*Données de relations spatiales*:
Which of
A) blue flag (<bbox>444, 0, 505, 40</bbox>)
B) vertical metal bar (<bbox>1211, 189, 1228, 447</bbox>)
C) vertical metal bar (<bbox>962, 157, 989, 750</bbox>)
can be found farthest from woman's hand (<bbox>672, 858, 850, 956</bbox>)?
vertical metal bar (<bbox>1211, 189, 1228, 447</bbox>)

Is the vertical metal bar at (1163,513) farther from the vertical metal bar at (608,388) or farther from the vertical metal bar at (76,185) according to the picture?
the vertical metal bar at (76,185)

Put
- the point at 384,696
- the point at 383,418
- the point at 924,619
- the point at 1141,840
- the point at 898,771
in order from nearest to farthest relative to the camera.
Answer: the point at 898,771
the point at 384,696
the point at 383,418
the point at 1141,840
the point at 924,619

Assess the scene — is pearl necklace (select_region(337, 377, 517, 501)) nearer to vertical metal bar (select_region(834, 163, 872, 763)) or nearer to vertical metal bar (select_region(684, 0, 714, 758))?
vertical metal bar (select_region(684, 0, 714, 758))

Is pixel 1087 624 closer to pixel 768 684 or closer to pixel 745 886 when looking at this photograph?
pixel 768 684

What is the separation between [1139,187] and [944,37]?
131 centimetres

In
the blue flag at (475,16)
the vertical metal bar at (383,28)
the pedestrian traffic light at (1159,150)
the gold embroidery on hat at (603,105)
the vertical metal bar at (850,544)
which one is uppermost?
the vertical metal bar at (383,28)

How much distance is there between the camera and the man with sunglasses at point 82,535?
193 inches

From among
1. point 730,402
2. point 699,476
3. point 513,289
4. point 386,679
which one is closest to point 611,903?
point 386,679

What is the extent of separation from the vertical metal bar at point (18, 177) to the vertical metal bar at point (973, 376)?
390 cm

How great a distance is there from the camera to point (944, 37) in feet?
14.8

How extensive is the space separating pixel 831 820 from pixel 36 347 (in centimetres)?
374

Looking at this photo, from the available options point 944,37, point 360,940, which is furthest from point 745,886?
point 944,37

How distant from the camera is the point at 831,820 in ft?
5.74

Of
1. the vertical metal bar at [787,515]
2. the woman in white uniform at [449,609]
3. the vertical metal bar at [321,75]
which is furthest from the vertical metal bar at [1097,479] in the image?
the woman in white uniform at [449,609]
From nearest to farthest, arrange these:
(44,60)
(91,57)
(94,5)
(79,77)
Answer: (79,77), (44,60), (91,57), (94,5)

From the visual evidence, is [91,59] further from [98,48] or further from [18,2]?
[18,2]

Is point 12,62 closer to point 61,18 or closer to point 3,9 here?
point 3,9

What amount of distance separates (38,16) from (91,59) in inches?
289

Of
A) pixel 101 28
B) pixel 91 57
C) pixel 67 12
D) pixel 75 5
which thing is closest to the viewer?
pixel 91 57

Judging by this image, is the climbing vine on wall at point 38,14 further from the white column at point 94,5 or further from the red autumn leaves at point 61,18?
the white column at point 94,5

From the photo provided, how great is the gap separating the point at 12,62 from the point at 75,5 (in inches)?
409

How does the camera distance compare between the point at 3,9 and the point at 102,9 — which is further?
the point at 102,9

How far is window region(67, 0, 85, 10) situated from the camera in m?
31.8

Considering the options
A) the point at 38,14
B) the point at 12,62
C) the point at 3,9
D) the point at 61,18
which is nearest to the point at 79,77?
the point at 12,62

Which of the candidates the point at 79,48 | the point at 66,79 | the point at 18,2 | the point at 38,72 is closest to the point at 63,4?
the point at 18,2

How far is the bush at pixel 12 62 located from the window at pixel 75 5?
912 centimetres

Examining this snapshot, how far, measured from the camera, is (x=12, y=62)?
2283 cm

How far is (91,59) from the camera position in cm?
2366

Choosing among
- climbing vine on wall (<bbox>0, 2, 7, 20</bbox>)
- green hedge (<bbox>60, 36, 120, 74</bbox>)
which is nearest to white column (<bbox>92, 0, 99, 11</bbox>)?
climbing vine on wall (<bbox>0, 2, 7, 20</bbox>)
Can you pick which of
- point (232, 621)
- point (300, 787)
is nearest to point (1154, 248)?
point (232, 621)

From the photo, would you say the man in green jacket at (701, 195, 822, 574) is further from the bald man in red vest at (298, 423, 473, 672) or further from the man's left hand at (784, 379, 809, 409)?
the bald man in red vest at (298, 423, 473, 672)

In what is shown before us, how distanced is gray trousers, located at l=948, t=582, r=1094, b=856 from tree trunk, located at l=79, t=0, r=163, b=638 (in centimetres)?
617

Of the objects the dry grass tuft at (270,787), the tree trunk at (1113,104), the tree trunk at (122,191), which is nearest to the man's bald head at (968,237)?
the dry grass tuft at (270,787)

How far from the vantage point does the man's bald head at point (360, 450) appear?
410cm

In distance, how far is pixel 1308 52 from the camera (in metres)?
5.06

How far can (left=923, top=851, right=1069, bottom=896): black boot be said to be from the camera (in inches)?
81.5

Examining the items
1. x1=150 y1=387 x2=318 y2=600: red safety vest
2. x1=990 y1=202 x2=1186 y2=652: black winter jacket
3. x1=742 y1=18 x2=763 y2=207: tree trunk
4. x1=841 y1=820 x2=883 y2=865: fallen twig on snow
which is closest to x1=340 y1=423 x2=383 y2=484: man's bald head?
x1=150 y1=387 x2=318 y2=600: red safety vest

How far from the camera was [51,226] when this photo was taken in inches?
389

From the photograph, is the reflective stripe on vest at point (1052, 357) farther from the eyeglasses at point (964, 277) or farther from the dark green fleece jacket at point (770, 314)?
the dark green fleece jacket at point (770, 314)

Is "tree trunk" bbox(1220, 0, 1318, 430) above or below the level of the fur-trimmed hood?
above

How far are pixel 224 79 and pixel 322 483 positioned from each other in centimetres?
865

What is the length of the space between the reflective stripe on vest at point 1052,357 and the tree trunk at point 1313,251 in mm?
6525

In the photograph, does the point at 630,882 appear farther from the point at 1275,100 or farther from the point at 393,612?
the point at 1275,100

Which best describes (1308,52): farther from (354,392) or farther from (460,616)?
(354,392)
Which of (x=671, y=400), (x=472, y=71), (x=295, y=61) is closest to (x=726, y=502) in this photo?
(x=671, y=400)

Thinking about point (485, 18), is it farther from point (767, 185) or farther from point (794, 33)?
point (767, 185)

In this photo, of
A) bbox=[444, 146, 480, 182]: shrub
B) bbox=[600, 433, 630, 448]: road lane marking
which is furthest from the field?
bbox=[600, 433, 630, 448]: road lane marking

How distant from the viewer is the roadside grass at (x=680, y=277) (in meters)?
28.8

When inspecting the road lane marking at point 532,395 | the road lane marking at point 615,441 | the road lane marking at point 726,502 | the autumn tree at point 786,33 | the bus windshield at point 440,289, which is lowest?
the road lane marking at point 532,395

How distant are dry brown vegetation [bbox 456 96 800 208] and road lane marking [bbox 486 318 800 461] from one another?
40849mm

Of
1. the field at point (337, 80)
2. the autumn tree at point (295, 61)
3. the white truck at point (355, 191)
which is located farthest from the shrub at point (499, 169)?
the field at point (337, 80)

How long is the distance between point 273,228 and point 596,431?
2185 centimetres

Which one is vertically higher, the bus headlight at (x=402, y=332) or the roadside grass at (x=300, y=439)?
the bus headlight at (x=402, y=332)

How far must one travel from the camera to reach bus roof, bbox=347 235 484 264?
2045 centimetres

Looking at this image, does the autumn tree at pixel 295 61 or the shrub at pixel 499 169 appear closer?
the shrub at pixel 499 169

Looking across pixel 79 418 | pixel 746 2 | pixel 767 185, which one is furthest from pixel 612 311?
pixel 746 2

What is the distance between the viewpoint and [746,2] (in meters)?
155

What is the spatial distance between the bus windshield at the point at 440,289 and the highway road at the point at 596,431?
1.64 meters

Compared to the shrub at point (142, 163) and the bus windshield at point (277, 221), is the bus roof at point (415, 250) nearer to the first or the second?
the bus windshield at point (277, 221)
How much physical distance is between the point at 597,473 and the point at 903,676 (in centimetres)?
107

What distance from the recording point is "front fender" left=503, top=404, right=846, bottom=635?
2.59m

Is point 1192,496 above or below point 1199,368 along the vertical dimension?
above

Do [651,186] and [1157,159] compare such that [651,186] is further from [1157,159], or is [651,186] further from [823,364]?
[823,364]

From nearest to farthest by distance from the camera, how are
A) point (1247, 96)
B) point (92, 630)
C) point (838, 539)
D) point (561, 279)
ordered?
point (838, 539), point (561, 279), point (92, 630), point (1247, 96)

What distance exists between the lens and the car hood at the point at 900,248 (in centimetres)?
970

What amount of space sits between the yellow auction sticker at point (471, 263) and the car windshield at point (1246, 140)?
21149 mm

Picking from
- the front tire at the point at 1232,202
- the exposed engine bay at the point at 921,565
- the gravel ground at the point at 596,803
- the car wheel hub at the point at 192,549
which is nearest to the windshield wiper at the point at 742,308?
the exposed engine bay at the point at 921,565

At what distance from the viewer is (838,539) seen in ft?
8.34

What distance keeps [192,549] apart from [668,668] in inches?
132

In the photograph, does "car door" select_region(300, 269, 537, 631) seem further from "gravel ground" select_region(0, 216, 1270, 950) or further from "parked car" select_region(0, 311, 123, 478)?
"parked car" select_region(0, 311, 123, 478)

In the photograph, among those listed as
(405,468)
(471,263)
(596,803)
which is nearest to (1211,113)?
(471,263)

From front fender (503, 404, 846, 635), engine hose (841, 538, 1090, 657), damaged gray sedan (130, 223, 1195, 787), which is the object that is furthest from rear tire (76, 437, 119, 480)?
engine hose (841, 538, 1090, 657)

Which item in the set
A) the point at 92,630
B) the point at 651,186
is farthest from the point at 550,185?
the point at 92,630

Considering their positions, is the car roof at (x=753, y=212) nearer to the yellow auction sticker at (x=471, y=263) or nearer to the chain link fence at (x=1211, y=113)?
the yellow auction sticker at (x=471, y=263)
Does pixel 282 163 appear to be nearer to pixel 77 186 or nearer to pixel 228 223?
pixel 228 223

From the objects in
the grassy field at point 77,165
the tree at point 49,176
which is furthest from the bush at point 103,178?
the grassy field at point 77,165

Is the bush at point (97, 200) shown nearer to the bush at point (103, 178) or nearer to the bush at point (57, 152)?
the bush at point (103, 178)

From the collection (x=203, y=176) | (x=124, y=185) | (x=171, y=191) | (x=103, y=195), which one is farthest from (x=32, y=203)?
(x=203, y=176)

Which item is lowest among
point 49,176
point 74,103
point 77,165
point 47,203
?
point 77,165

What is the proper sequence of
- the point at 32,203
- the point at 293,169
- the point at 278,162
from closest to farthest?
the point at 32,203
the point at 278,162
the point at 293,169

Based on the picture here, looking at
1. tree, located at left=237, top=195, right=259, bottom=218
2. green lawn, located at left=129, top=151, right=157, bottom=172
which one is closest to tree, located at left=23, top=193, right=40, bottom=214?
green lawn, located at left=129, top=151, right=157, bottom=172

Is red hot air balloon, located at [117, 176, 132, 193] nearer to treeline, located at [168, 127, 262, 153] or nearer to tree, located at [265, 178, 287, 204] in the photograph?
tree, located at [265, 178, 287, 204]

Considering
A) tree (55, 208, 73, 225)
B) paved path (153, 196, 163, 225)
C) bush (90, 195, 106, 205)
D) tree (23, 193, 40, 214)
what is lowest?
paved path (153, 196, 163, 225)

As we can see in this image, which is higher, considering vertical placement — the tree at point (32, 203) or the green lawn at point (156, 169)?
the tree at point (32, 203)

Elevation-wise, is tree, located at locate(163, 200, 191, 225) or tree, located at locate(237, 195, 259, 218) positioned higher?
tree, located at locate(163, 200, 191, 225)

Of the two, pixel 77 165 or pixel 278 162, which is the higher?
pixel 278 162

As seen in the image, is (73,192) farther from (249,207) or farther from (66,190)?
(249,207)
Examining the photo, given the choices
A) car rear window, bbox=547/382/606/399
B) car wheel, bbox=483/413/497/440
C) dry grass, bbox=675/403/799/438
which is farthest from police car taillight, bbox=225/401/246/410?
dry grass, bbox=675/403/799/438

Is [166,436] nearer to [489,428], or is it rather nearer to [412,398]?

*CONSIGNE*: Recopiez à l'identique le passage de la liste qui commence à la ligne contenant "How far is window" et se termine à la ligne contenant "912 centimetres", ces deux lignes comprises.

*RÉPONSE ATTENDUE*:
How far is window region(67, 0, 85, 10) situated from the camera in m?
31.8

Considering the options
A) the point at 38,14
B) the point at 12,62
C) the point at 3,9
D) the point at 61,18
which is nearest to the point at 79,77?
the point at 12,62

Which of the candidates the point at 79,48 | the point at 66,79 | the point at 18,2 | the point at 38,72 is closest to the point at 63,4?
the point at 18,2

How far is the bush at pixel 12 62 located from the window at pixel 75 5?
912 centimetres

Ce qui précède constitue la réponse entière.